We thank Dr. McHugh et al for their interest in our work.1 They raise the point that lactation consultants are important members of the postpartum care team, and they ask specifically about resistance to postpartum long-acting reversible contraception (LARC) as a barrier to program implementation.
We agree that hospitals should engage many clinical care team members in the immediate postpartum LARC conversation. This engagement can be determined by individual hospitals because they understand their unique dynamics, culture, and stakeholder contributions best. Our study investigated the logistics for immediate postpartum LARC program implementation and the barriers to those logistics. Hospitals in the study agreed to participate in an immediate postpartum LARC initiative; therefore, we did not focus on the clinical merits of immediate postpartum LARC. In the snowball sampling, we made specific requests for lactation consultants, and the two we interviewed were the only two identified from 10 hospitals. The interview guide also included questions about breastfeeding. Like you, we expected to hear more about lactation than we did. The lactation consultants we interviewed provided thoughtful responses weighing anecdotal experiences with rapid repeat pregnancy, especially repeat preterm birth, against the theoretical risks you reference.
Our recommendation is to include, at a minimum, direct clinical care, pharmacy, and finance and billing perspectives in an immediate postpartum LARC implementation team. Further details about team composition, including lactation consultant participation, should be made by those who know hospital dynamics best. A successful and sustainable immediate postpartum LARC program will address this team-building decision as an important part of the “Exploration” phase of implementation and will follow it with early and frequent involvement of all clinical care members during the “Installation” phase.

================

Exercise directions.
In the reply about postpartum LARC, rewrite the passage from "We thank Dr." to "to program implementation.", changing "postpartum care team" to "postpartum care staff".

================

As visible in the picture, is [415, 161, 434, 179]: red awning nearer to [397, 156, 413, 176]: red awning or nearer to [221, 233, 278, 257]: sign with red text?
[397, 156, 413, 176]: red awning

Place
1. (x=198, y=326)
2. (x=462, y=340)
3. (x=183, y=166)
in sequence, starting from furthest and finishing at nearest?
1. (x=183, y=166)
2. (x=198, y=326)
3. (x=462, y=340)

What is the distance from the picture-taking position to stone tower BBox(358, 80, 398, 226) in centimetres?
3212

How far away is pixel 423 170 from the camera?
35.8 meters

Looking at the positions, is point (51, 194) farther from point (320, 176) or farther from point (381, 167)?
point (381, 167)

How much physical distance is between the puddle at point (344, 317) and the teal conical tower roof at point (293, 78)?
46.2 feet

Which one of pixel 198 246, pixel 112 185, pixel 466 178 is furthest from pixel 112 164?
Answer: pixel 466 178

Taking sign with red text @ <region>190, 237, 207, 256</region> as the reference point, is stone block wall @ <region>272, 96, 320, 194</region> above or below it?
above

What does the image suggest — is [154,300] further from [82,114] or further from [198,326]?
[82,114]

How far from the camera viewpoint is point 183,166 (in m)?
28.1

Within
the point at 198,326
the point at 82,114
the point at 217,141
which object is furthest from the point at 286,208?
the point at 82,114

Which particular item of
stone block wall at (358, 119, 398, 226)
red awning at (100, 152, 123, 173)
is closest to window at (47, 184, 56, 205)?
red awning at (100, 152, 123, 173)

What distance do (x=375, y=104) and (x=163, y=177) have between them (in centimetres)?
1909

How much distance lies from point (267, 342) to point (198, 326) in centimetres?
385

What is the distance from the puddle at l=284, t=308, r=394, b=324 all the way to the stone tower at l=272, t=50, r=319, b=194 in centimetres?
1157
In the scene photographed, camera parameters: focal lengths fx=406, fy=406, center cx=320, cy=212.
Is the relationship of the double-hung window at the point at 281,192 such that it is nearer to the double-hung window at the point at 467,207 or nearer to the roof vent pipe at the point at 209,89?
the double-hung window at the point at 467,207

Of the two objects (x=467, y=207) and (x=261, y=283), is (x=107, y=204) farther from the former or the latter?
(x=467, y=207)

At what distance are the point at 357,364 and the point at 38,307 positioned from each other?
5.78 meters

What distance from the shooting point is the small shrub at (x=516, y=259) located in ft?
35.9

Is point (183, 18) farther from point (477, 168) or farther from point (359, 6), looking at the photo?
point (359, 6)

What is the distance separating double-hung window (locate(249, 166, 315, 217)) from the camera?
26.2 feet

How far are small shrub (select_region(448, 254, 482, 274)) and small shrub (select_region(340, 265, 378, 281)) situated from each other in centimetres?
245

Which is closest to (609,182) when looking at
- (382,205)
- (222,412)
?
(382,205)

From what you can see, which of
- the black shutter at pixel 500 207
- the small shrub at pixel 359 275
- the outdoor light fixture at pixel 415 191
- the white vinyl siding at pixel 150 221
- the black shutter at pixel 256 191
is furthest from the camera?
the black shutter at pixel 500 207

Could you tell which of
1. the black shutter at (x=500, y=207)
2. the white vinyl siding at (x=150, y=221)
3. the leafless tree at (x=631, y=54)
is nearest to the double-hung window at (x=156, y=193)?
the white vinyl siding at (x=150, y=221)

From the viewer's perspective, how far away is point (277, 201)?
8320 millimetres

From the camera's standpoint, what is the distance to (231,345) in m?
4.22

================

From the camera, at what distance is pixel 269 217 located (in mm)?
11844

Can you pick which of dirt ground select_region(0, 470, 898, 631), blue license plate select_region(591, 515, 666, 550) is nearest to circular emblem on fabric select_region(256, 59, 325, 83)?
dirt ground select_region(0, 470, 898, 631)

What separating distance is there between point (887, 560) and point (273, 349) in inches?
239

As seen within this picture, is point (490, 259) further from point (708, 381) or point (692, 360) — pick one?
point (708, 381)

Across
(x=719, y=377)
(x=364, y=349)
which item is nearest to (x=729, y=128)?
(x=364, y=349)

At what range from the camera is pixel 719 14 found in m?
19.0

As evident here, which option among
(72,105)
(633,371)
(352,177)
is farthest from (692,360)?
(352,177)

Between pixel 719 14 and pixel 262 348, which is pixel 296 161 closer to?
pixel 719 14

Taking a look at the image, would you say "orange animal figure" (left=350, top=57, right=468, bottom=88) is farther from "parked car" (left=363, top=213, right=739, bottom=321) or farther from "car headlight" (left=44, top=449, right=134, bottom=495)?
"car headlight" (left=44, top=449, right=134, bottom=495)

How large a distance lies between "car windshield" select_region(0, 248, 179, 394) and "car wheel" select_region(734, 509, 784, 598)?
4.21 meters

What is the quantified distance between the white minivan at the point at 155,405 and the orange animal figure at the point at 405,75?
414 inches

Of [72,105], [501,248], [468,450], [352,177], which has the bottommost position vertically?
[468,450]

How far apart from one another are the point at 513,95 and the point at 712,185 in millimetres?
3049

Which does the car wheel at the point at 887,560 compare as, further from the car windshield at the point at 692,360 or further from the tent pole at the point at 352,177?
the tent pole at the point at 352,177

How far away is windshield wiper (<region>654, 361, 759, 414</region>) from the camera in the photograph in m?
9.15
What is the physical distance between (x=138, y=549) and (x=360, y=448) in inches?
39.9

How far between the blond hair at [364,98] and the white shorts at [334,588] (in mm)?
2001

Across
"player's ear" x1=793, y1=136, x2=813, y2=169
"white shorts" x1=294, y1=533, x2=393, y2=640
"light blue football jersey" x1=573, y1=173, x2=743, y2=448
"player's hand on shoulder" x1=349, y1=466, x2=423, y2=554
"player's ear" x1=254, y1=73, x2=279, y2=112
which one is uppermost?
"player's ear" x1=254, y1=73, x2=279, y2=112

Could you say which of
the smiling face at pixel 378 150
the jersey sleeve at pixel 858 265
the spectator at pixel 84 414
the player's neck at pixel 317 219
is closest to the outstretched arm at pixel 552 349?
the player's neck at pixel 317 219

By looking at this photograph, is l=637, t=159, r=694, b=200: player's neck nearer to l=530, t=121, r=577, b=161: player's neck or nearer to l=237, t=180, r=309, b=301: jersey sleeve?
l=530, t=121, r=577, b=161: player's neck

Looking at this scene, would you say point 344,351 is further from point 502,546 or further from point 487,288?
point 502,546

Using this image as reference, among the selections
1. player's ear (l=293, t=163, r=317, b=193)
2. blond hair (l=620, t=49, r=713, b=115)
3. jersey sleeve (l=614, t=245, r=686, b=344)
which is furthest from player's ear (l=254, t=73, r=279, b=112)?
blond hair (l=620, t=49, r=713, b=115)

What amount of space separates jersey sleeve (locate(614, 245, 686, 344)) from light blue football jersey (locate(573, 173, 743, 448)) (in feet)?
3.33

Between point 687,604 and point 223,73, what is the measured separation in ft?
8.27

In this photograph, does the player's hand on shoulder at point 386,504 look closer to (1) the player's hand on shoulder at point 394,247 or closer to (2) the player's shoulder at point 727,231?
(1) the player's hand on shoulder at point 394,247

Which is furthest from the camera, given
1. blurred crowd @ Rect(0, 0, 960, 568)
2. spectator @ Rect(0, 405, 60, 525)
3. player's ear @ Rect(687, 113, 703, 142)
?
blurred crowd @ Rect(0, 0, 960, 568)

================

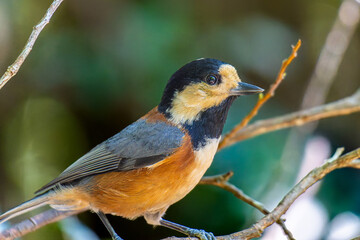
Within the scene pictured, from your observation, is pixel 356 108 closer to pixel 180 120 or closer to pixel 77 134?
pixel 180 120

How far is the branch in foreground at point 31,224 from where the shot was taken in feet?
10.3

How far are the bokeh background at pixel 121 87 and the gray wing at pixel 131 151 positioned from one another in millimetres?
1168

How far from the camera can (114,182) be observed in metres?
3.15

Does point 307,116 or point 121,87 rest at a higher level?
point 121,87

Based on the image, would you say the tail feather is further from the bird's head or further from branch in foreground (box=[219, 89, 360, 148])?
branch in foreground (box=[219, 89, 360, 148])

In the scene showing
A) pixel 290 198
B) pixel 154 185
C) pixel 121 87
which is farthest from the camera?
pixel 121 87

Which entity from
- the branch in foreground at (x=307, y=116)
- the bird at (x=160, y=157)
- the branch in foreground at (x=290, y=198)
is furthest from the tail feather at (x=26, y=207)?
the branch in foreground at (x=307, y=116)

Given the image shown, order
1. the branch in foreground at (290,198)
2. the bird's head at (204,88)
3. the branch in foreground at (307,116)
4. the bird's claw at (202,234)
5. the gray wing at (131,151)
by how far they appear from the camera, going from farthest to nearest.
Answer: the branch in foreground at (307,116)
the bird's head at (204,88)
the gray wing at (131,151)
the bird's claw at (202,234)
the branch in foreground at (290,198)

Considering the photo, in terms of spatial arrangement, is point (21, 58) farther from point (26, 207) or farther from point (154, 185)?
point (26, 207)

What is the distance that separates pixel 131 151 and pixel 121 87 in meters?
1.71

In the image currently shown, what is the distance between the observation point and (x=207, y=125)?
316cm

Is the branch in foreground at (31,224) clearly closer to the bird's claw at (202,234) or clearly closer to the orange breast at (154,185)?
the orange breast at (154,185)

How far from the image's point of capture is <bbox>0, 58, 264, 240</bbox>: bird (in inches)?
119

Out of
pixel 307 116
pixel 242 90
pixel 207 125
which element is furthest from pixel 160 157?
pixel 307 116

================

Task result.
We thank Dr. McHugh et al for their interest in our work.1 They raise the point that lactation consultants are important members of the postpartum care staff, and they ask specifically about resistance to postpartum long-acting reversible contraception (LARC) as a barrier to program implementation.